┌─ Text excerpt

The upper chamber was still the habitat of famous men. Robert A. Taft, beaten by Eisenhower at the convention but imperishably “Mr. Republican” on Capitol Hill, was majority leader of his party. Lyndon Johnson, of Texas, led the Democratic minority. Patriarchal Walter George and apple-cheeked Harry Byrd, who had both defied Franklin D. Roosevelt and got away with it, symbolized the durable strength of the old South. Veteran New Dealers like Herbert Lehman, of New York, and Lister Hill, of Alabama, still carried on the liberal tradition. The radical right was fully represented by a score of Republicans; one of its spokesmen was a man named McCarthy, who, under the inverted logic of senatorial politics, held the seat once held by Bob La Follette, of Wisconsin.

Entering the Senate meant associating with such men; it meant, also, access to the wider, more sophisticated world to which the Senate was a direct route. This was the world of Cabinet members and Supreme Court justices, of foreign envoys and high State Department officials, of potentates of business and labor, of noted journalists like the Alsop brothers, Marquis Childs, and James Reston. Kennedy had known such men through his father’s connections; now he was to rub shoulders with them almost daily, not as an ambassador’s son, but in his own right. Much has been made of the Senate as a poky, parochial place, but for some men it can also be a broadening and liberating institution.

On January 3, 1953, Kennedy marched down to the well of the Senate on the arm of his senior colleague from Massachusetts, Leverett Saltonstall, and took the oath of office. Then he took his seat in the rear row behind the Democratic phalanx. On his right sat the eloquent, mettlesome young Senator from Minnesota, Hubert Humphrey, now beginning his fifth year in the Senate; just in front was the liberal statesman Paul H. Douglas, of Illinois. Over the heads of the rows of Democratic senators, Kennedy could see the dark, heavy jowls of the new President of the Senate, Richard M. Nixon. Seventeen days later, Dwight D. Eisenhower was inaugurated President of the United States.

└─
┌─ Records shown

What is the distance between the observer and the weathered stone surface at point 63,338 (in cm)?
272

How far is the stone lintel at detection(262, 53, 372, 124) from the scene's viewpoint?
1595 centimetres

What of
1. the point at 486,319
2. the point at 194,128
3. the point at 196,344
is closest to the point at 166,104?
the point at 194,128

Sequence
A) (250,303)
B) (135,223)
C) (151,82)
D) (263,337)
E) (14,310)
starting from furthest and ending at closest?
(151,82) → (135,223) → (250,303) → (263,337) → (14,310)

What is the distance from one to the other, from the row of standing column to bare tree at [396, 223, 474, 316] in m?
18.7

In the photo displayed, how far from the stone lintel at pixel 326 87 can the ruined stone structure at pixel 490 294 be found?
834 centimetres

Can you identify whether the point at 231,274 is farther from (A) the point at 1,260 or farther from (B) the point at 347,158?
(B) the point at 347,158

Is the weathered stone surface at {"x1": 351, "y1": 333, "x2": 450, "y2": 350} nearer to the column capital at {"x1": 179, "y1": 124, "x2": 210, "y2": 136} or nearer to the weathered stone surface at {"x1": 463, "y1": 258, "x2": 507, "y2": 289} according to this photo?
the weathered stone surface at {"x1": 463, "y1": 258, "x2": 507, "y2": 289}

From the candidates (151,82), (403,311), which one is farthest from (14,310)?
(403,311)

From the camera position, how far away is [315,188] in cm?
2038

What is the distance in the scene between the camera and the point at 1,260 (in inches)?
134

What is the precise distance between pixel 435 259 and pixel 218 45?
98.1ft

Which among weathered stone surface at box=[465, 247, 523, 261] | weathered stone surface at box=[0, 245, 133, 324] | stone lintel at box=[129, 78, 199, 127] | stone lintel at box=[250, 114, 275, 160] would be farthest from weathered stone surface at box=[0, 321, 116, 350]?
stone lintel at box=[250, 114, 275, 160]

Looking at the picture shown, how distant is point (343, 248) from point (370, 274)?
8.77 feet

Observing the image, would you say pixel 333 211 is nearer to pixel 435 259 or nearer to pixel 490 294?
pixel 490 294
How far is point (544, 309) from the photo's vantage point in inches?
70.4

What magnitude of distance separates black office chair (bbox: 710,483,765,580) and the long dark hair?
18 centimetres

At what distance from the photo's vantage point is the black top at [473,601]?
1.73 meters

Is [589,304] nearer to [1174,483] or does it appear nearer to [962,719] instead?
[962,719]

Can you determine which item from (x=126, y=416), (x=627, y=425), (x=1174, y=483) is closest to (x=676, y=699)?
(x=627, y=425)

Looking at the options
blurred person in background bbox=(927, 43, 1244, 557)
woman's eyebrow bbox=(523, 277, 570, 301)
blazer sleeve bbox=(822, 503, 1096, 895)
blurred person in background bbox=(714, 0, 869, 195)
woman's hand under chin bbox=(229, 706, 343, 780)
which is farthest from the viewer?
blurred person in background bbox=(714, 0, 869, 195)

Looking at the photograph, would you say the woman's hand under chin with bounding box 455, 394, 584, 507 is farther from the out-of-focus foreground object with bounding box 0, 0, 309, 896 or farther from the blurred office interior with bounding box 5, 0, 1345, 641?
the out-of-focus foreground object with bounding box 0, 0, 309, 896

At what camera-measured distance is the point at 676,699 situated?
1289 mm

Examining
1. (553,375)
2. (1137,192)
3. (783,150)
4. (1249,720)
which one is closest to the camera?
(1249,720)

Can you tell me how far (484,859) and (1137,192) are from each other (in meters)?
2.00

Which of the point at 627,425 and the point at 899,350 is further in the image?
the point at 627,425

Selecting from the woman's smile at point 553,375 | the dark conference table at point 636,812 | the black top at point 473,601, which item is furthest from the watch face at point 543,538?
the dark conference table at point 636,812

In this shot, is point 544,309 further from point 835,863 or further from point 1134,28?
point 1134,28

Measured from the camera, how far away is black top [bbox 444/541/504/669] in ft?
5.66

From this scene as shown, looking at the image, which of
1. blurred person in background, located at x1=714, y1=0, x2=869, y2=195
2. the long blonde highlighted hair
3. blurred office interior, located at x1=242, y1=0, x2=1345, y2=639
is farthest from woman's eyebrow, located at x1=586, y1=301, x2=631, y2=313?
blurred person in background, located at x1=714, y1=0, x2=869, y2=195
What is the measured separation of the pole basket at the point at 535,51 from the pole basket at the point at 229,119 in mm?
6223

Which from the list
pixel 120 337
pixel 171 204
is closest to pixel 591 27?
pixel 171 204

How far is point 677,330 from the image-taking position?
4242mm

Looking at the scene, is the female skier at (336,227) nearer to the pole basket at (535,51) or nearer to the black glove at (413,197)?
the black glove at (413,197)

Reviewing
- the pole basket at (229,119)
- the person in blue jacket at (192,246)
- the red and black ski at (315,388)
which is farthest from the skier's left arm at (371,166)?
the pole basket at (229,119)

└─

*Given exercise A*.
In the excerpt about the Senate, rewrite the passage starting with "Entering the Senate" and going on through "and liberating institution.", changing "Cabinet members" to "Cabinet secretaries".
*Given exercise B*.
Reproduce the entries without any change, starting with the line with "How far is point 677,330" and going on through the end of the entries.

*Solution A*.
Entering the Senate meant associating with such men; it meant, also, access to the wider, more sophisticated world to which the Senate was a direct route. This was the world of Cabinet secretaries and Supreme Court justices, of foreign envoys and high State Department officials, of potentates of business and labor, of noted journalists like the Alsop brothers, Marquis Childs, and James Reston. Kennedy had known such men through his father’s connections; now he was to rub shoulders with them almost daily, not as an ambassador’s son, but in his own right. Much has been made of the Senate as a poky, parochial place, but for some men it can also be a broadening and liberating institution.

*Solution B*.
How far is point 677,330 from the image-taking position?
4242mm

Looking at the scene, is the female skier at (336,227) nearer to the pole basket at (535,51) or nearer to the black glove at (413,197)?
the black glove at (413,197)

Reviewing
- the pole basket at (229,119)
- the person in blue jacket at (192,246)
- the red and black ski at (315,388)
which is farthest from the skier's left arm at (371,166)?
the pole basket at (229,119)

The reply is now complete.